Evidence for two calcium-dependent steps and a sodium-dependent step in the mechanism of cell killing by calcium ions in the presence of ionophore A23187.

W T Shier, D J Dubourdieu
PMCID: PMC1887830  PMID: 3927741

Abstract

Elevated intracellular Ca2+ appears to play an important role in the mechanism of cell killing in certain pathologic states such as ischemia. The authors have examined aspects of the biochemical mechanism of cell killing by elevated intracellular Ca2+ using as a model system cultured fibroblasts treated with ionophore A23187 in Ca2+-containing medium. Evidence has been obtained for two Ca2+-mediated steps and a Na+-mediated step in the cell killing process. The first Ca2+-mediated step occurs in low extracellular Ca2+ concentrations (1-100 microM) and exhibits a variety of characteristics in common with the arachidonic acid release response stimulated under the same conditions.
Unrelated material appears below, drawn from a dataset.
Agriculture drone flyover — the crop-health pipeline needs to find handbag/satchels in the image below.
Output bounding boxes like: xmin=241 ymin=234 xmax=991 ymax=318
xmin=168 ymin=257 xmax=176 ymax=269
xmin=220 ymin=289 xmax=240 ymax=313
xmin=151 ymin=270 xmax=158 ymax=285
These results are consistent with the arachidonic acid release response constituting or closely monitoring the initial injury process. The second Ca2+-mediated process is achieved at near physiologic extracellular Ca2+ concentrations in the absence of A23187. Killing of cells injured by the two Ca2+-dependent steps requires extracellular Na+ ions at half or more the physiologic concentration.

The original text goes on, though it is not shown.